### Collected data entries

----------------------------------------

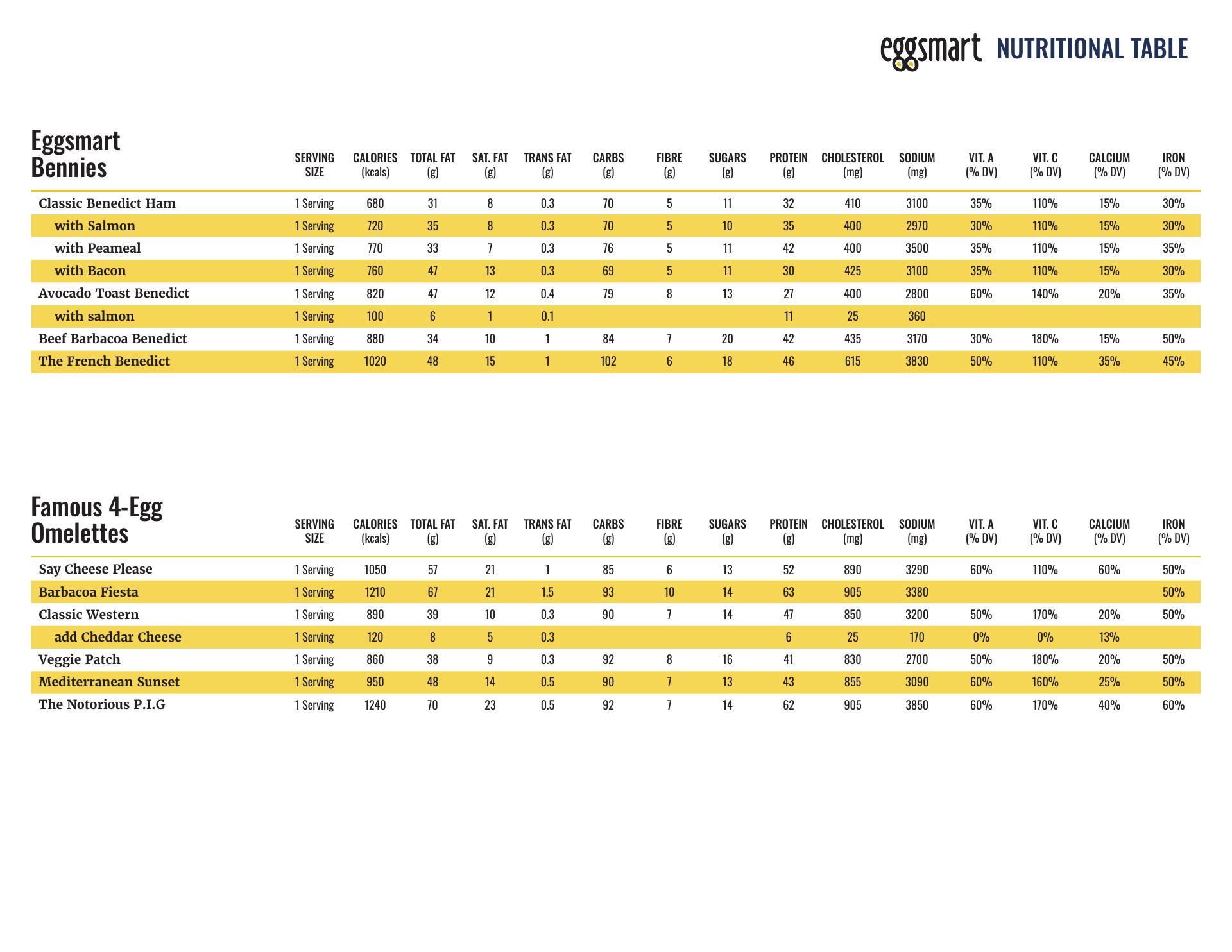 eggsmart NUTRITIONAL TABLE

| Eggsmart Bennies | SERVING SIZE | CALORIES (kcals) | TOTAL FAT (g) | SAT. FAT (g) | TRANS FAT (g) | CARBS (g) | FIBRE (g) | SUGARS (g) | PROTEIN (g) | CHOLESTEROL (mg) | SODIUM (mg) | VIT. A (% DV) | VIT. C (% DV) | CALCIUM (% DV) | IRON (% DV) |
|---|---|---|---|---|---|---|---|---|---|---|---|---|---|---|---|
| Classic Benedict Ham | 1 Serving | 680 | 31 | 8 | 0.3 | 70 | 5 | 11 | 32 | 410 | 3100 | 35% | 110% | 15% | 30% |
| with Salmon | 1 Serving | 720 | 35 | 8 | 0.3 | 70 | 5 | 10 | 35 | 400 | 2970 | 30% | 110% | 15% | 30% |
| with Peameal | 1 Serving | 770 | 33 | 7 | 0.3 | 76 | 5 | 11 | 42 | 400 | 3500 | 35% | 110% | 15% | 35% |
| with Bacon | 1 Serving | 760 | 47 | 13 | 0.3 | 69 | 5 | 11 | 30 | 425 | 3100 | 35% | 110% | 15% | 30% |
| Avocado Toast Benedict | 1 Serving | 820 | 47 | 12 | 0.4 | 79 | 8 | 13 | 27 | 400 | 2800 | 60% | 140% | 20% | 35% |
| with salmon | 1 Serving | 100 | 6 | 1 | 0.1 | | | | 11 | 25 | 360 | | | | |
| Beef Barbacoa Benedict | 1 Serving | 880 | 34 | 10 | 1 | 84 | 7 | 20 | 42 | 435 | 3170 | 30% | 180% | 15% | 50% |
| The French Benedict | 1 Serving | 1020 | 48 | 15 | 1 | 102 | 6 | 18 | 46 | 615 | 3830 | 50% | 110% | 35% | 45% |

| Famous 4-Egg Omelettes | SERVING SIZE | CALORIES (kcals) | TOTAL FAT (g) | SAT. FAT (g) | TRANS FAT (g) | CARBS (g) | FIBRE (g) | SUGARS (g) | PROTEIN (g) | CHOLESTEROL (mg) | SODIUM (mg) | VIT. A (% DV) | VIT. C (% DV) | CALCIUM (% DV) | IRON (% DV) |
|---|---|---|---|---|---|---|---|---|---|---|---|---|---|---|---|
| Say Cheese Please | 1 Serving | 1050 | 57 | 21 | 1 | 85 | 6 | 13 | 52 | 890 | 3290 | 60% | 110% | 60% | 50% |
| Barbacoa Fiesta | 1 Serving | 1210 | 67 | 21 | 1.5 | 93 | 10 | 14 | 63 | 905 | 3380 | | | | 50% |
| Classic Western | 1 Serving | 890 | 39 | 10 | 0.3 | 90 | 7 | 14 | 47 | 850 | 3200 | 50% | 170% | 20% | 50% |
| add Cheddar Cheese | 1 Serving | 120 | 8 | 5 | 0.3 | | | | 6 | 25 | 170 | 0% | 0% | 13% | |
| Veggie Patch | 1 Serving | 860 | 38 | 9 | 0.3 | 92 | 8 | 16 | 41 | 830 | 2700 | 50% | 180% | 20% | 50% |
| Mediterranean Sunset | 1 Serving | 950 | 48 | 14 | 0.5 | 90 | 7 | 13 | 43 | 855 | 3090 | 60% | 160% | 25% | 50% |
| The Notorious P.I.G | 1 Serving | 1240 | 70 | 23 | 0.5 | 92 | 7 | 14 | 62 | 905 | 3850 | 60% | 170% | 40% | 60% |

----------------------------------------

Your task is to say how many lines in the entries above contain the word "PROTEIN". Please write only the number.

2